Provided material =>
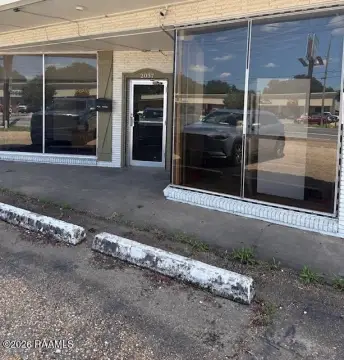 Retail Space with CH Zoning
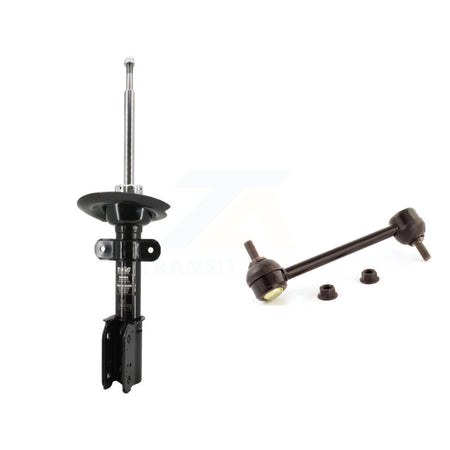 Rear Strut TOR Link Kit For Chevrolet Impala Buick LaCrosse Pontiac Grand Prix Allure KSS-106719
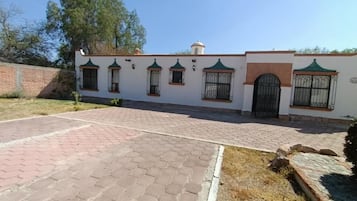 Área da propriedade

Prompt => Return the whole listing exactly, minus its pictures.

Answer space =>
 Retail Space with CH Zoning
 Rear Strut TOR Link Kit For Chevrolet Impala Buick LaCrosse Pontiac Grand Prix Allure KSS-106719
 Área da propriedade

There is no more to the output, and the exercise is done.